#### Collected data
+++

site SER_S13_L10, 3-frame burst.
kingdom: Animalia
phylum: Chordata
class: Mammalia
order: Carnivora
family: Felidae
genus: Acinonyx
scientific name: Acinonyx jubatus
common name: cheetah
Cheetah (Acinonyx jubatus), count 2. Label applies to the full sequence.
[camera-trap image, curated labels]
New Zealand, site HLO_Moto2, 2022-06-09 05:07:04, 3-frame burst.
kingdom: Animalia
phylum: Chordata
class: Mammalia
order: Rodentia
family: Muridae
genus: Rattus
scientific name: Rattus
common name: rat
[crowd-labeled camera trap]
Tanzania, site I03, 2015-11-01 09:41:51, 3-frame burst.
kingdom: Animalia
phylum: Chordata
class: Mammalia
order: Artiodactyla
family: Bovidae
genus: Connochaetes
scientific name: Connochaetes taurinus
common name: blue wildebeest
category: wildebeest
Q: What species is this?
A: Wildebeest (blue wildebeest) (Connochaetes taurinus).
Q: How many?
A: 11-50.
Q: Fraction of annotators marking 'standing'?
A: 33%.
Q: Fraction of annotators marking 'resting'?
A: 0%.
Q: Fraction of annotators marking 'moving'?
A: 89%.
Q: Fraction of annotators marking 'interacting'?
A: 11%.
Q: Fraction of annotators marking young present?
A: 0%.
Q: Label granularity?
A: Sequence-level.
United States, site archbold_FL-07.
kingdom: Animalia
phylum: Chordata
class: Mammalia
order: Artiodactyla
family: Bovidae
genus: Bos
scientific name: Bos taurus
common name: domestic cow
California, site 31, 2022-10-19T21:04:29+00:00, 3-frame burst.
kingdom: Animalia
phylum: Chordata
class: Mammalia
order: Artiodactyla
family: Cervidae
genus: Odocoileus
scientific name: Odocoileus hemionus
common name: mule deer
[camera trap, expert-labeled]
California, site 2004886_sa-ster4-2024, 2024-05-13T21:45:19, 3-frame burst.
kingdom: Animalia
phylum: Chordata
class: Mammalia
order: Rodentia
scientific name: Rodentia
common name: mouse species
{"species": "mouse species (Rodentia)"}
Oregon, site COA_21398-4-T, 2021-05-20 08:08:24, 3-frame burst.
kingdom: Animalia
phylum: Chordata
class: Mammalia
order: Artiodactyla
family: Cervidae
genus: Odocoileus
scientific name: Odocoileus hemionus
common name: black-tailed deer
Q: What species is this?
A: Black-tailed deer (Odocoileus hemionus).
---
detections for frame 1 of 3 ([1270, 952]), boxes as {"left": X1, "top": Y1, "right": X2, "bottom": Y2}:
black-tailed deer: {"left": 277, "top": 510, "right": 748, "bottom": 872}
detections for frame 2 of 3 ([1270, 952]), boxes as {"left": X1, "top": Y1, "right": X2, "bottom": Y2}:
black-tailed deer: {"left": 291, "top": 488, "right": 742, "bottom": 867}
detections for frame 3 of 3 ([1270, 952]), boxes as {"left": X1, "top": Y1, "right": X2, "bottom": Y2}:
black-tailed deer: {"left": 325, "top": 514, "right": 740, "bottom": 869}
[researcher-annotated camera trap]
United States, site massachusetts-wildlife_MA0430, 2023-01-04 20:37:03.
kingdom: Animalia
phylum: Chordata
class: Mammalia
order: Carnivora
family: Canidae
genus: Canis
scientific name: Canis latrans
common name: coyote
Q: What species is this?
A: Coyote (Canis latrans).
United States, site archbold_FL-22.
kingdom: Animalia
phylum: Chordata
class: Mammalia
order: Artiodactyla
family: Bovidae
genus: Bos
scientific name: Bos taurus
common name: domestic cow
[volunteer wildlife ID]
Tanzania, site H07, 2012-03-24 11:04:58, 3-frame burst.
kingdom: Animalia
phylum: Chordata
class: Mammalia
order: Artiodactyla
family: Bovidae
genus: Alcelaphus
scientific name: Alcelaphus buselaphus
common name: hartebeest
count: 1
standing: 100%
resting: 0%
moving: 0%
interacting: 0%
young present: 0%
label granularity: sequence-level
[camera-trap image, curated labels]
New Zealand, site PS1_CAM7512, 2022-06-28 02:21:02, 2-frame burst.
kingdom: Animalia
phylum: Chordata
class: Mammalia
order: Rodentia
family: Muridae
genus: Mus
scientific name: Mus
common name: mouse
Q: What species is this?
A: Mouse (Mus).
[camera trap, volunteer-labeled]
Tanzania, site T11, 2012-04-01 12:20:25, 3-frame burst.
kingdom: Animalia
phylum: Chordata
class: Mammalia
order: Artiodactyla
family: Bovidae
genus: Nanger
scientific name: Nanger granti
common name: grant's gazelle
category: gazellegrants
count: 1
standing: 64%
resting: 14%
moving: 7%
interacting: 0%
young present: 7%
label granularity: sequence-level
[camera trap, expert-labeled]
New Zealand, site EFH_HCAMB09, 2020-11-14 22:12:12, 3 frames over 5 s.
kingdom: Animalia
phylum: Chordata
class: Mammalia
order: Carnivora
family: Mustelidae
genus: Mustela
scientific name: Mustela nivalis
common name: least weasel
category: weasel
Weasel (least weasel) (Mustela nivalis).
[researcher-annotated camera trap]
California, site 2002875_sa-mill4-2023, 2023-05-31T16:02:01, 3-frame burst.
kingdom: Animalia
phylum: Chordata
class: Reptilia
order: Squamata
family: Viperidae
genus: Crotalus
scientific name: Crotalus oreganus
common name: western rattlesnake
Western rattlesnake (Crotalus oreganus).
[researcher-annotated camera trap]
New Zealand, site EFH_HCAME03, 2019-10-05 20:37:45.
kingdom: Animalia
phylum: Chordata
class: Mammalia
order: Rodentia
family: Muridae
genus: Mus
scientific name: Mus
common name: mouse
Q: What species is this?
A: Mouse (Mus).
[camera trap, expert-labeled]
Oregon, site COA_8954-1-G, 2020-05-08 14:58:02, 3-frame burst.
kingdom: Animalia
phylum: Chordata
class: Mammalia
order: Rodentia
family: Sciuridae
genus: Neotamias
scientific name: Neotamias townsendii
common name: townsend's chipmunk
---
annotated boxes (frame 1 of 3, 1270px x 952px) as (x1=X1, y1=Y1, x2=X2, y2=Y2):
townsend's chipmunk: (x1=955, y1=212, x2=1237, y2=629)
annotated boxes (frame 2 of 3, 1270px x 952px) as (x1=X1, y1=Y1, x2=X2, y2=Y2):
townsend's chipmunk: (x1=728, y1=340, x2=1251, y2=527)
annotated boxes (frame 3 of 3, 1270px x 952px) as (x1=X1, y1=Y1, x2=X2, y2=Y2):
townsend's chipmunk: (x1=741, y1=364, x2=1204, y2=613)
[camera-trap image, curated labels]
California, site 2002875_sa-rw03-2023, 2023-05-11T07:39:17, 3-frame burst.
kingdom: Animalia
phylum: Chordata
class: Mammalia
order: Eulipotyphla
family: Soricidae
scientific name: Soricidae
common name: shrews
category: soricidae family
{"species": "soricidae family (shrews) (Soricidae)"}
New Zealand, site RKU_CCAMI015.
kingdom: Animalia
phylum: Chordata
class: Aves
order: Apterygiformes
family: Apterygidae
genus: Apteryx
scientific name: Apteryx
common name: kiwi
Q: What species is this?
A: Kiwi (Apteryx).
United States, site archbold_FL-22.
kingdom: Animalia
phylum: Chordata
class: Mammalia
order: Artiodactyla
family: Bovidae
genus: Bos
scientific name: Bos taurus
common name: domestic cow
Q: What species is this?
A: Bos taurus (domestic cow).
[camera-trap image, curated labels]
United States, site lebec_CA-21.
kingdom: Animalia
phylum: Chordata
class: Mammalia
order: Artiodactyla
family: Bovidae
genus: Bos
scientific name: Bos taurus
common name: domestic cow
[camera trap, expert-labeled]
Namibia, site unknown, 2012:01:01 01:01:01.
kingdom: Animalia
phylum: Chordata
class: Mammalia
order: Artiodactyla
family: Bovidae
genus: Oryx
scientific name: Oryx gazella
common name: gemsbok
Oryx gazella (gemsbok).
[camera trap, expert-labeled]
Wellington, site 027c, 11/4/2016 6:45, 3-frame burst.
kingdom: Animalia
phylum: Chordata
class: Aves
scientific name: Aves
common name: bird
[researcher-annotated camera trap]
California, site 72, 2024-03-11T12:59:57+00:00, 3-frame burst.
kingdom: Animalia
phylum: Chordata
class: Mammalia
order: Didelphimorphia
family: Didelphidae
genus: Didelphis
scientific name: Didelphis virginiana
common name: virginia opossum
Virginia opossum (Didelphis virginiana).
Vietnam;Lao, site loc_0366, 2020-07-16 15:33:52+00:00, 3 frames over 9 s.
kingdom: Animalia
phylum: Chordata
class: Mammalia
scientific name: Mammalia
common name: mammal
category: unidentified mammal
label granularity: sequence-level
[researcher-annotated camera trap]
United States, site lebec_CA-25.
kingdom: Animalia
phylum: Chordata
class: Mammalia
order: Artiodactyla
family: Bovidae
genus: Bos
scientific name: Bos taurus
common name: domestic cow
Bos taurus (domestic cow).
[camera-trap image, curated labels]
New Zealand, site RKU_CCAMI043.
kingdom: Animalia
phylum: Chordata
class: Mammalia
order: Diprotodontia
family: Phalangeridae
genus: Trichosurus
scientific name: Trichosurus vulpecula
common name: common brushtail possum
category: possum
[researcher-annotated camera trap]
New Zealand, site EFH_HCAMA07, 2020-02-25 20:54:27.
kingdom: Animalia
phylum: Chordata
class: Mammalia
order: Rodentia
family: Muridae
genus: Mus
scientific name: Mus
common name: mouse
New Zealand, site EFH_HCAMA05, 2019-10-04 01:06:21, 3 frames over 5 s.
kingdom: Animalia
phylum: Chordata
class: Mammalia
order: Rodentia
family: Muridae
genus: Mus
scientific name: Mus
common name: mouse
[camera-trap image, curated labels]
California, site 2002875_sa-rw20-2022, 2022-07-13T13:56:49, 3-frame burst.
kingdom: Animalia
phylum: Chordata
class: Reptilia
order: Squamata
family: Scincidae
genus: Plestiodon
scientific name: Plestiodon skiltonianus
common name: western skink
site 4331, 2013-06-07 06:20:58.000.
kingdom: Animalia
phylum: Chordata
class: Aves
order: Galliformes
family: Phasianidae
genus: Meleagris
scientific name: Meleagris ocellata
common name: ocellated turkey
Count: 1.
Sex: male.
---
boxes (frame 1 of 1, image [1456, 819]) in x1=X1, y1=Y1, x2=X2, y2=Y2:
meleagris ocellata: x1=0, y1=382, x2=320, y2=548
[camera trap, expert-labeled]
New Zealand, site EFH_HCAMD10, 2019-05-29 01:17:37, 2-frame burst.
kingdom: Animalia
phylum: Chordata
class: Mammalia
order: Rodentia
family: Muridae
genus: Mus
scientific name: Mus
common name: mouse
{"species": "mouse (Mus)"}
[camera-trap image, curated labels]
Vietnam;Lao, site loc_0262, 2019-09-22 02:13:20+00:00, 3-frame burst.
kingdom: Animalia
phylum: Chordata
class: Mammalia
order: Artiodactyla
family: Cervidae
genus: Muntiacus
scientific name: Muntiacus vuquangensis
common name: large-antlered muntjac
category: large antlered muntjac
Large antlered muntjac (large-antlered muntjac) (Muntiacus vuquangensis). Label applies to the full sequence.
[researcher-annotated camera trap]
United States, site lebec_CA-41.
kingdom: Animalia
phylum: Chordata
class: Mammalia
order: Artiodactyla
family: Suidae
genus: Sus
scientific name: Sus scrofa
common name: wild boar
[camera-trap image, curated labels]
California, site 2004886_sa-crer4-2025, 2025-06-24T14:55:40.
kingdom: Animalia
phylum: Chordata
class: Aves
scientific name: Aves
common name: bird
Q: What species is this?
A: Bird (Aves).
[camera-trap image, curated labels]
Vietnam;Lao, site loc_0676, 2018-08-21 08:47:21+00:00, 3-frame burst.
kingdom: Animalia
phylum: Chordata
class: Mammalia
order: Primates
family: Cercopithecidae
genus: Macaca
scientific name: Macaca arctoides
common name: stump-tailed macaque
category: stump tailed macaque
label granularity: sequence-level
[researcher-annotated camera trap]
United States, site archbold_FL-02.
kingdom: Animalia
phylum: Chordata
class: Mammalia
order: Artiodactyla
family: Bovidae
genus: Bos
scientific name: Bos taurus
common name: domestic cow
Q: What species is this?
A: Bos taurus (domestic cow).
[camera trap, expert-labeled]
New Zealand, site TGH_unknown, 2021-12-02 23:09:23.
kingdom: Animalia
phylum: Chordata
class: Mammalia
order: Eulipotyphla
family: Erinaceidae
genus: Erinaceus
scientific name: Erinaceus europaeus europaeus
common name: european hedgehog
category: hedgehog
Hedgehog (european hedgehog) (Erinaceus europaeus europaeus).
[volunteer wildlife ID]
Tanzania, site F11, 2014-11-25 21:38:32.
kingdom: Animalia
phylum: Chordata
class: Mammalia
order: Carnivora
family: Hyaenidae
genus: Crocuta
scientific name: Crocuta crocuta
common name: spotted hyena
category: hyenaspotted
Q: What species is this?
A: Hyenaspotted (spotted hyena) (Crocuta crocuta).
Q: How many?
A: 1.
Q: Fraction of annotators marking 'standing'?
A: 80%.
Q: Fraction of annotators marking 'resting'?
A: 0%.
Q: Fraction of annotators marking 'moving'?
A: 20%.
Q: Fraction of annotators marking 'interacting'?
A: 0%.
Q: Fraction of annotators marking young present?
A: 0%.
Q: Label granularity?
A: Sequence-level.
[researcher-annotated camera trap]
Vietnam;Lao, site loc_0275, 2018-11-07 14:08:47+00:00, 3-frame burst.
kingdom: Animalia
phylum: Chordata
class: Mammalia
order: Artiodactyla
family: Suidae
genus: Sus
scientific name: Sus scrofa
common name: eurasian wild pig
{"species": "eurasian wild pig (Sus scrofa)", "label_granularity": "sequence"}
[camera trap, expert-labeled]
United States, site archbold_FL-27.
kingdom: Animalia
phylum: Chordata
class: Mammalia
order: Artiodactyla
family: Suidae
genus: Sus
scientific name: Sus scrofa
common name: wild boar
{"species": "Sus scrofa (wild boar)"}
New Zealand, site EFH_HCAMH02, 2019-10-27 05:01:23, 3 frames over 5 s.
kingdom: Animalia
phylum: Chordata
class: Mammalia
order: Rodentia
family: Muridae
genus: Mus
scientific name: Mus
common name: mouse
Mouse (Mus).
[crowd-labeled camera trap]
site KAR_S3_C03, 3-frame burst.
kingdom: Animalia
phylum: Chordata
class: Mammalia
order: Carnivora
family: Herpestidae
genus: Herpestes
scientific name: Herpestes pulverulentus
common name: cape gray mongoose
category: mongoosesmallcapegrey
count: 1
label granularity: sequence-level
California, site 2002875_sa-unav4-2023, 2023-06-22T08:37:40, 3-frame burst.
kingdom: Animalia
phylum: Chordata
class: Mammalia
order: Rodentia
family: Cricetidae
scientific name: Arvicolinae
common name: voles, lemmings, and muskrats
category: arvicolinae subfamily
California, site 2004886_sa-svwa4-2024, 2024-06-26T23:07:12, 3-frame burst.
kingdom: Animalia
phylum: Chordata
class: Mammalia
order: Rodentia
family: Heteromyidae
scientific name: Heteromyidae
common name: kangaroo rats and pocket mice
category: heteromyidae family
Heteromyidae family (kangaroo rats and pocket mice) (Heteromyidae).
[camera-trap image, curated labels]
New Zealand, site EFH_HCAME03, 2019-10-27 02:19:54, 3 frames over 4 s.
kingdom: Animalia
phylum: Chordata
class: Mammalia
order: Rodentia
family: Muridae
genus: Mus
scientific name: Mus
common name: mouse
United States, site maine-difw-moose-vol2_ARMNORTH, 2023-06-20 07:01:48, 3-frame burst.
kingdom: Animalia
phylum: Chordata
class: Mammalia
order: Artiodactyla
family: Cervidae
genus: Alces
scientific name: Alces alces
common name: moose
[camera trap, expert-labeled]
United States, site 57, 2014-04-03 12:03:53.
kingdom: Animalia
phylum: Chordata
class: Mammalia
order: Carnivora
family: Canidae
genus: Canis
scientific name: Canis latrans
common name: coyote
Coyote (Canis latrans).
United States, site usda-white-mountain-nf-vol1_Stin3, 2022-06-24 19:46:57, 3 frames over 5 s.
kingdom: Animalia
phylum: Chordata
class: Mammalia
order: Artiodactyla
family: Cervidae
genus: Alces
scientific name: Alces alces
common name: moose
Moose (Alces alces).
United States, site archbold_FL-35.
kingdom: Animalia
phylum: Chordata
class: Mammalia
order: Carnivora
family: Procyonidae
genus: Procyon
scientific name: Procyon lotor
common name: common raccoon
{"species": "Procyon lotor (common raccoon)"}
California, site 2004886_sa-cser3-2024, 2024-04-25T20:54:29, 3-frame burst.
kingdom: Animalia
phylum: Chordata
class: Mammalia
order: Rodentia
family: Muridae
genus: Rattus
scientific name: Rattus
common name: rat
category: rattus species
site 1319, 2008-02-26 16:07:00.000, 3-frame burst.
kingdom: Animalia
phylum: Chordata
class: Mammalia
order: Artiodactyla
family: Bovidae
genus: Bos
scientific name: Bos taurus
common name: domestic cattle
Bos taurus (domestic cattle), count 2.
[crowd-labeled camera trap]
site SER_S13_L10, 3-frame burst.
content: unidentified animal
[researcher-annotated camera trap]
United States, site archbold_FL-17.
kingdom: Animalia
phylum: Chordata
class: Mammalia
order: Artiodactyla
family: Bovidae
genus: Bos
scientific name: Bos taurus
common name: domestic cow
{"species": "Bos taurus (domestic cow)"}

+++

#### GOAL OF THE EXERCISE
Given the data above, which lines hold the string "Tanzania"? Return them.

#### RESULT OF THIS TASK
Tanzania, site I03, 2015-11-01 09:41:51, 3-frame burst.
Tanzania, site H07, 2012-03-24 11:04:58, 3-frame burst.
Tanzania, site T11, 2012-04-01 12:20:25, 3-frame burst.
Tanzania, site F11, 2014-11-25 21:38:32.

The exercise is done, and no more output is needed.